Belgium prepared to receive Bemba after ICC acquittal
Belgium is prepared to accept former Democratic Republic of Congo vice president Jean-Pierre Bemba, after he was cleared of war crimes last week, Foreign Affairs Minister Didier Reynders disclosed on Thursday.
“The Belgian authorities have responded favourably to the court’s request to allow Mr Bemba to stay in Belgium, where his family lives, following his release on bail,” Reynders said in a statement, adding that the handover would be finalised in the coming days.
Bemba left the detention centre of the International Criminal Court on Wednesday following his acquittal of war crimes after a decade behind bars, his lawyer said.
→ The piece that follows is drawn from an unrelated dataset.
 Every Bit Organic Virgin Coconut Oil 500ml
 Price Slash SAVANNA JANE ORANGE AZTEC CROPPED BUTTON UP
The Belgian authorities have responded favourably to the court’s request to allow Mr Bemba to stay in Belgium, where his family lives, following his release on bail.
He was acquitted on appeal last Friday in a surprise decision, with the International Criminal Court in The Hague saying he could not be held criminally liable for crimes committed by his troops in the Central African Republic in 2002-2003.
Bemba, 55, had been sentenced unanimously to 18 years in 2016 by ICC trial judges after a decade behind bars following his arrest in Belgium.
Bemba has requested a short-stay visa, which would allow him to remain for 90 days in Belgium at first, said a spokesman for Belgium’s migration minister Theo Francken.
That request is being considered by the foreign office.
Sources said Bemba’s wife and children already live in the Brussels suburb of Rhode-Saint-Genese, from where he was seized back in 2008 at the international court’s request.
Judges had initially found Bemba guilty on five counts of war crimes and crimes against humanity committed by his private army during a five-month rampage in the neighbouring CAR.
Bemba had sent his militia, the MLC – a rebel force that he later transformed into a political organisation — into the DR Congo’s northern neighbour in October 2002 to quash a coup against then president Ange-Felix Patasse.
Bemba had unsuccessfully opposed President Joseph Kabila in elections in 2006. After his militia clashed violently with government forces in 2007, he was forced out of the DR Congo but retains a groundswell of support.